EXERCISE
Swap every "Cake" in the records for "Pie" and write out the records again with nothing else changed, leaving out the pictures.

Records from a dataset
=-=-=-=-=

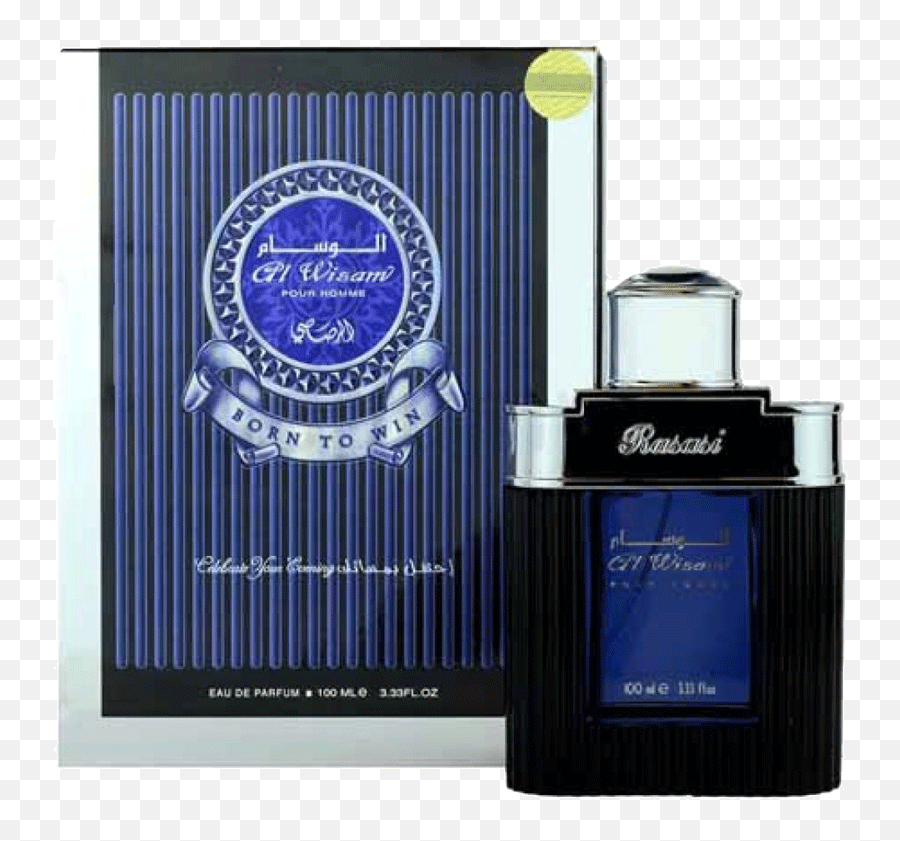 Rasasi Al Wisam Men Edp 100 Ml - Al Wisam Perfume Price In Pakistan Emoji,??? Emotion Rasasi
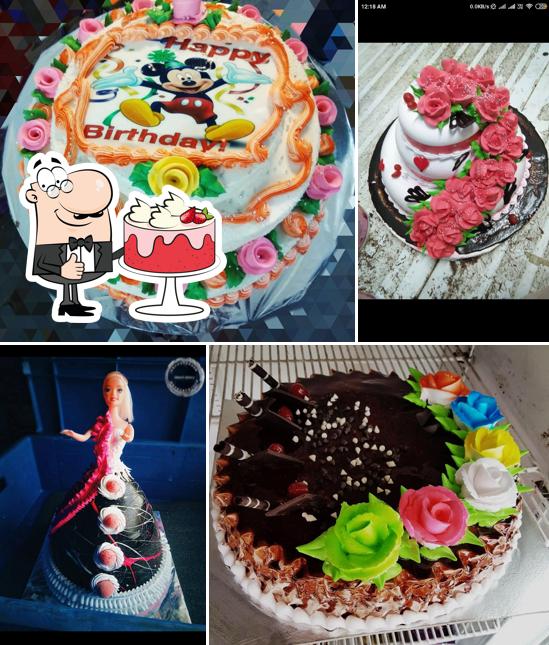 Look at this picture of Cake Bake The Cake Shop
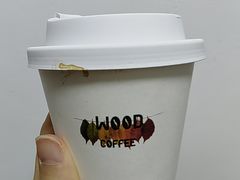 澳白-Legno.ita Coffee by Wood(襄阳南路店)
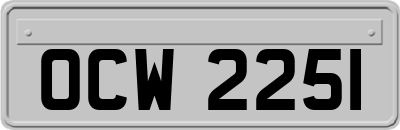 OCW2251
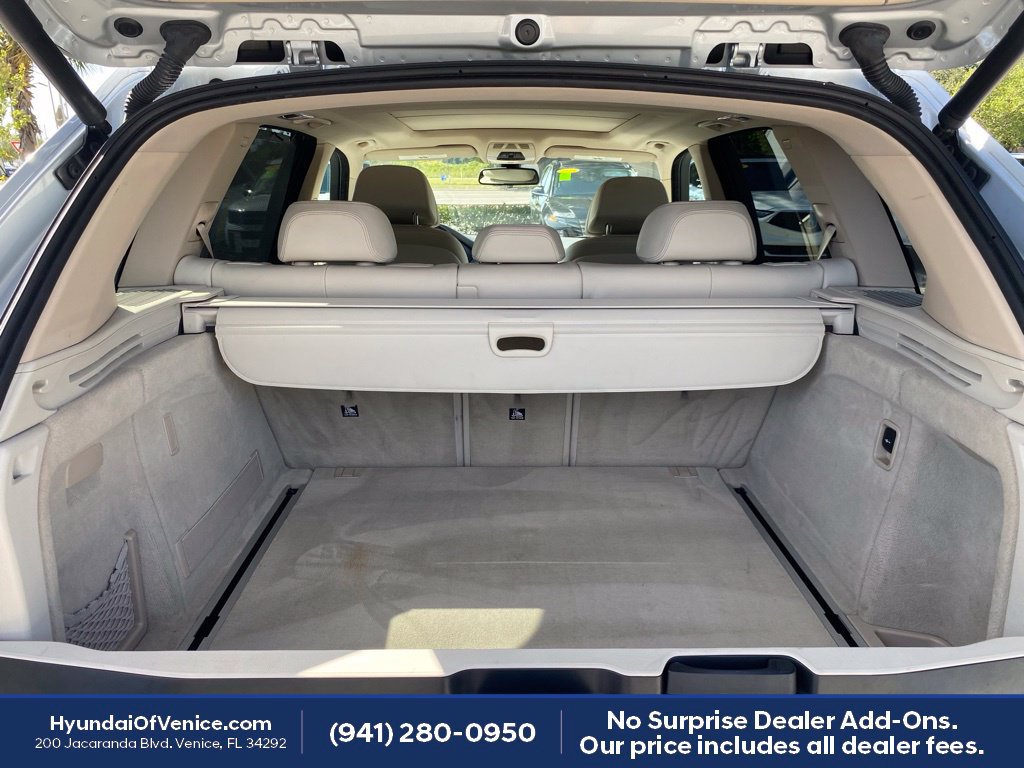 Used 2016 BMW X5 xDrive35i AWD/4WD image 22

=-=-=-=-=

RESPONSE AREA
 Rasasi Al Wisam Men Edp 100 Ml - Al Wisam Perfume Price In Pakistan Emoji,??? Emotion Rasasi
 Look at this picture of Pie Bake The Pie Shop
 澳白-Legno.ita Coffee by Wood(襄阳南路店)
 OCW2251
 Used 2016 BMW X5 xDrive35i AWD/4WD image 22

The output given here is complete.